Issues I had were due to superposition of three things mainly:

  1. When backing up to google drive with one google account to a folder shared from another google account unless the user is assigned full permissions delete won’t work but rename will. This allowed orphan snapshots to get created referring to fossilized or deleted chunks, in which subsequent prunes and checks would stumble and fail.
  2. When duplicacy logs that it deleted the snapshot it’s lying. In reality it just adds it to the list of things to delete later. If it is interrupted — that later never happens and all these files remain, causing great deal of confusion when comparing what log says with what’s actually is present in the storage.
  3. Duplicacy cannot move on to next snapshot after check or prune fails on a current one. This made removing those orphan chunks a tedious process: run check, see what snapshot does it die over on, delete that snapshots manually from storage, repeat. I gave up after 5 or so and then rage-deleted the whole block of snapshots (100 or so). Then ran prune in exclusive exhaustive mode to get rid of unreferenced chunks; this freed up about 40% of space at the destination.
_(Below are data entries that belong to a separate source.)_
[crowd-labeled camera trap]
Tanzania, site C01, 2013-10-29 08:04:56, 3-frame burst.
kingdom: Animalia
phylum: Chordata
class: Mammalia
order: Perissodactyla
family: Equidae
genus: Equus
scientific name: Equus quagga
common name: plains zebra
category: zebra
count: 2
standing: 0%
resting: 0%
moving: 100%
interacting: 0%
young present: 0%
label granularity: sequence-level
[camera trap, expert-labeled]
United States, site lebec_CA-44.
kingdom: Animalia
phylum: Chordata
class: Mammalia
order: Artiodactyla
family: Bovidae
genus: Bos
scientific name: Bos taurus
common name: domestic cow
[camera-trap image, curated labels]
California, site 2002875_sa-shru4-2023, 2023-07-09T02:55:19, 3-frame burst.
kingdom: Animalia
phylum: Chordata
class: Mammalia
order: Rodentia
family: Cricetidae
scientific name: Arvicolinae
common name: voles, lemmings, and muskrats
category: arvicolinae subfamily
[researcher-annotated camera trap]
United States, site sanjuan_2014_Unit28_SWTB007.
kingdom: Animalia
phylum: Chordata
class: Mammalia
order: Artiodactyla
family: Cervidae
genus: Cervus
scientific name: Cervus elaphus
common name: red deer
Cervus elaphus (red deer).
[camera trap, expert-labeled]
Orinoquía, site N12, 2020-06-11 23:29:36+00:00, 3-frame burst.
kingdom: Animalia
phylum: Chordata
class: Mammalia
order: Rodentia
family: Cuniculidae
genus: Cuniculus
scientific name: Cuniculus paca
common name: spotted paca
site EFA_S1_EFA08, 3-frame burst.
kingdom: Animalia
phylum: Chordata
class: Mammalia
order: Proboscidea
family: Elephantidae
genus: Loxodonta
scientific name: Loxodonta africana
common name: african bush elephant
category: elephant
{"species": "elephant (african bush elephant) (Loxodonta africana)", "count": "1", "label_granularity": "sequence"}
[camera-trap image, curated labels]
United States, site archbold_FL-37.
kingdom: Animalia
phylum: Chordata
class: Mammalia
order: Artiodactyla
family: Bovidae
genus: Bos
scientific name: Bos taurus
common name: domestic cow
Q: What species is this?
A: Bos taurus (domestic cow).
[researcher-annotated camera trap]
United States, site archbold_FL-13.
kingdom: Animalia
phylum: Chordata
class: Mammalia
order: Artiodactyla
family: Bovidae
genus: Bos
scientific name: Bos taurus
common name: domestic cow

Because the permission issue that created the problem with the first snapshot was corrected by giving user full access (content manager or owner or admin, something confusing along those lines) this never happened again.

To emphasize: the problem was caused by prune failure; no important snapshots that were supposed to stay were affected. So, no data loss occurred (minus those snapshot I nuked manually after running out of partience during cleanup)

Two step snapshot deletion process would have prevented this from happening in the first place.